- **Blocco di testo**:
#####

Gianluca Manzetti firma la regia di questo Roma Blues, proiettato al Sudestival e ora al cinema con Art film Karos.
Il film colpisce per qualità tecnica e costruzione narrativa cara al mondo generalista, che però falliscono nel raccontare una new age romana, confondendo l’outsider con il mainstream e il blues con il pop, cercando di raccontare un nuovo cinema noir che in realtà è pura sit com per ragazzi alla Toy Story.
Introduzione
Quest’introduzione è doverosa perché il cinema italiano, anche quello per i nostri ragazzi, deve aspirare al meglio delle sue possibilità, sviluppando una narrazione meno mediata da editori e più aderente ai linguaggi delle nuove generazioni che escano dal cliché della solita Roma Capitale, che impone un immaginario semplicistico e pomposo e poco spesso incapace di lavorare per sottrazione.
Peccato davvero perché i primi cinque minuti di Roma Blues sono davvero ben realizzati. Trasportano lo spettatore visivamente in America e la bella faccia impertinente del protagonista, Al (Francesco Gheghi), sulle note di un indimenticabile Fred Buscaglione e il suo chicken style riportano al buon rock blues degli anni ’50.
Il blues è passione autentica non sit-com
La musica, citando B.B. King (che è presente in un manifesto nella camera di Al), era una passione autentica. Ed è un peccato che rispetto all’apertura piano piano questa passione inizialmente ben raccontata svanisca (solo perché la band di Al smette di fare le prove?). E lasia il posto al compitino di un piccolo detective che deve risolvere un caso di omicidio (o un’abbaglio?) dando al film un assetto da sit com. L’arrivo della bella Betty (Mikaela Neaze Silva – ex velina di Striscia la Notizia) aiuterà a risolvere l’enigma finale, incontrando personaggi sgangherati e a volte immotivati come il giardiniere presunto killer. Che non fa altro che pisciare per strada in una Roma già sommersa dai rifiuti.

#####

Voci del dataset
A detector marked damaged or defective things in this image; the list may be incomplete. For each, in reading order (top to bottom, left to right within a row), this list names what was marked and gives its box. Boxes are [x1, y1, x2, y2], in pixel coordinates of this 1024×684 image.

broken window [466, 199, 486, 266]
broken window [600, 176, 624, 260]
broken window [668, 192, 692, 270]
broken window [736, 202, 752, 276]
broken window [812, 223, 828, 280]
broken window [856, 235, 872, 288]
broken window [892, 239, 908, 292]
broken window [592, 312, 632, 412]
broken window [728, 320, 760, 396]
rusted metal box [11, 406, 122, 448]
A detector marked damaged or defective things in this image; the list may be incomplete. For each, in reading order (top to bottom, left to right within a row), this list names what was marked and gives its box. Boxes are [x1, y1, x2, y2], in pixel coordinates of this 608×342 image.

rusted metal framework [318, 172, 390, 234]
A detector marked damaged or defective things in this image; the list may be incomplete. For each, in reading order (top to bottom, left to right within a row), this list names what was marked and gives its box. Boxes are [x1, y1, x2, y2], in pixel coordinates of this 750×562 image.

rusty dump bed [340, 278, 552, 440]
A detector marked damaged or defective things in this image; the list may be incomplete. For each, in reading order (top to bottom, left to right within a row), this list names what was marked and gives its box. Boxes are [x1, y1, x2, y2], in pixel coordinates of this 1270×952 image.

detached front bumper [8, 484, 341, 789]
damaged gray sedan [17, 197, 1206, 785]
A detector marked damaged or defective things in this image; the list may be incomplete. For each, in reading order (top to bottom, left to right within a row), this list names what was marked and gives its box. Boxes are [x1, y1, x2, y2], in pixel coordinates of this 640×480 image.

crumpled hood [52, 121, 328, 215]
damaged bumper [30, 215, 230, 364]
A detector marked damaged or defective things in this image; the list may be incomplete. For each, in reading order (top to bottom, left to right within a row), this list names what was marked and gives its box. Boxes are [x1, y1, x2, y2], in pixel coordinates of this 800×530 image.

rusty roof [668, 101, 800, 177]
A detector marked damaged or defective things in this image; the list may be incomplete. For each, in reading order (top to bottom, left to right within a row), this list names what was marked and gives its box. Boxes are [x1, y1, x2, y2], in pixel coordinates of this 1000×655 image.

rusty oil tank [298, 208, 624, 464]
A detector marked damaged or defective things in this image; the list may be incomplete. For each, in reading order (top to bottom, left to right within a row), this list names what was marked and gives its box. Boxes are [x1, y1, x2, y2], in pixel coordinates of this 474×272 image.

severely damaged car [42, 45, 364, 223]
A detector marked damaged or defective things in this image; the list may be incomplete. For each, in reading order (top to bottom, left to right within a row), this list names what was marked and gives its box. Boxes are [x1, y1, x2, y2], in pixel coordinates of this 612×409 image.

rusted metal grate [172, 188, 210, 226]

#####

- **Dettagli dell'esercizio**: Cita parola per parola dalla recensione di Roma Blues tutto il tratto che va da "Gianluca Manzetti firma" fino a "alla Toy Story.".

- **Risposta all'esercizio**:
Gianluca Manzetti firma la regia di questo Roma Blues, proiettato al Sudestival e ora al cinema con Art film Karos.
Il film colpisce per qualità tecnica e costruzione narrativa cara al mondo generalista, che però falliscono nel raccontare una new age romana, confondendo l’outsider con il mainstream e il blues con il pop, cercando di raccontare un nuovo cinema noir che in realtà è pura sit com per ragazzi alla Toy Story.